Désormais, la poursuite de la remontée des taux longs japonais reste dépendante des anticipations de marché sur la capacité de la BoJ à normaliser sa politique monétaire. La sortie du taux directeur négatif (alors fixé à -0.1%) est finalement intervenue en mars 2024 mais n’augure pas nécessairement d’une séquence d’autres hausses de taux compte tenu des incertitudes entourant le régime d’inflation future du Japon.

Outre ce paramètre de l’évolution du taux directeur de la BoJ, la poursuite de remontée des taux longs japonais qui s’est accélérée sur l’ensemble de la courbe depuis le début de l’année devrait rester cependant contenue :


•    la fin du programme d’assouplissement quantitatif et qualitatif (Quantitative and Qualitative Easing ou QQE) c’est-à-dire des opérations d’achat de titres souveraines japonais (rinban) par la banque centrale devrait accentuer la remontée des taux, mais la BoJ devrait chercher à conserver la maîtrise des taux longs avec un taux 10 ans qui ne devrait pas excéder significativement 1% à court-moyen terme ;
•    au demeurant, la réduction de la taille du bilan de la BoJ qui, à l’instar des autres banques centrales, a beaucoup cru en raison des achats massifs de titres publics, n’a pas encore été évoquée et ne devrait pas intervenir avant 2025-26, après la fin du QQE. 
•    après avoir atteint un sommet fin 2023, la décrue progressive des taux américains, en lien avec le reflux de l’inflation, devrait freiner la hausse des taux japonais en raison du rôle directeur du marché américain ;  
•    les rapatriements de capitaux de la part des investisseurs domestiques japonais, attirés par la remontée des taux longs japonais est de nature à contenir l’ampleur de cette remontée.

| Données fournies |
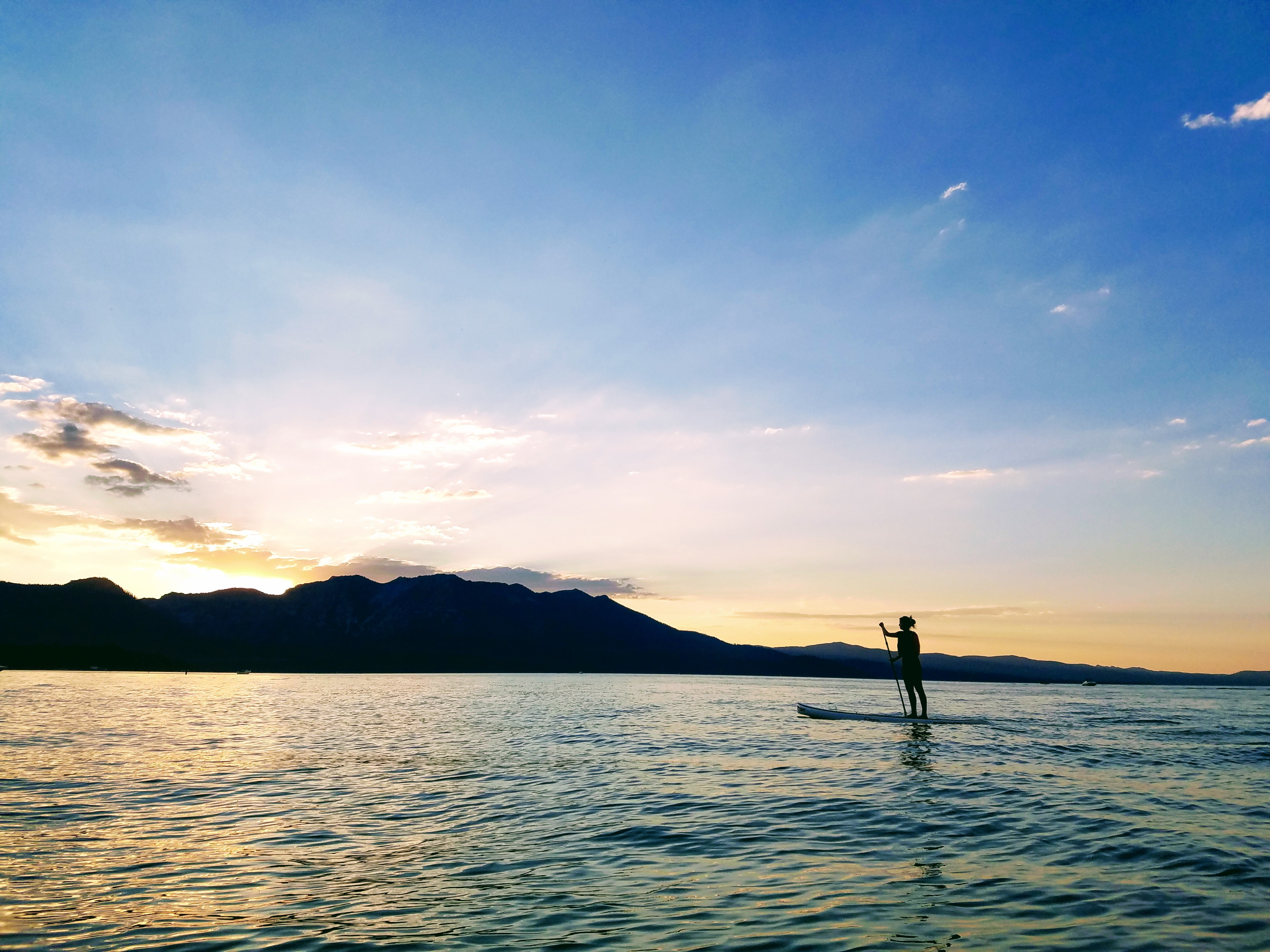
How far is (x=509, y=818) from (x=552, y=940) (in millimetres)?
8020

* * *

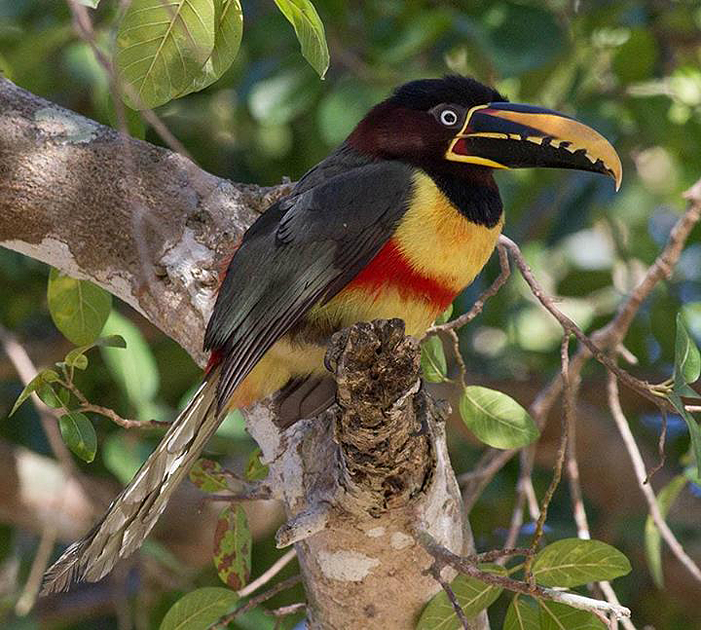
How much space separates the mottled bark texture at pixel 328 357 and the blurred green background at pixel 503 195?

| Liste des tâches |
(a) Répondez à ces questions sur l'extrait consacré aux taux longs japonais :
(i) À quelle date la BoJ est-elle sortie de son taux directeur négatif ?
(ii) Quel niveau le taux à 10 ans ne devrait-il pas beaucoup dépasser à court-moyen terme ?
(iii) Avant quelle période la réduction de la taille du bilan de la BoJ ne devrait-elle pas avoir lieu ?
(b) Écrivez la suite de l'extrait sur les taux longs japonais, en partant de sa dernière phrase.

| Résultats par tâche |
(a)
(i) En mars 2024.
(ii) 1 %.
(iii) Avant 2025-26, après la fin du QQE.

(b)
Même si les taux japonais continuaient de se redresser, le mouvement de rapatriement des capitaux aurait un impact limité sur les marchés de taux étrangers, mais devrait favoriser un renforcement du yen. En effet, il existe toujours des facteurs en faveur d’investissements sur les marchés obligataires étrangers: 


•    l’économie japonaise demeure structurellement exportatrice de capitaux : la taille de la position nette extérieure du Japon, qui dépasse 70% du PIB sans équivalent au sein des pays développés, induit un excédent persistant de sa balance des transactions courantes du fait des revenus perçus sur ces placements étrangers ;
•    une normalisation des courbes de taux Euro et Dollar sous forme de repentification (taux courts redevenant inférieurs aux taux longs) pourrait accroître l’attrait pour les placements de taux étrangers, alors que les rendements japonais pourraient rester durablement inférieurs à ceux des marchés étrangers en raison d’une croissance et d’une inflation tendancielle plus faibles au Japon ; 
•    pour limiter leur risque de bilan, les assureurs-vie japonais ont promu l’essor de polices d’assurance libellées en devises étrangères, notamment en dollars, créant une demande naturelle pour des produits de taux libellés en devises étrangères.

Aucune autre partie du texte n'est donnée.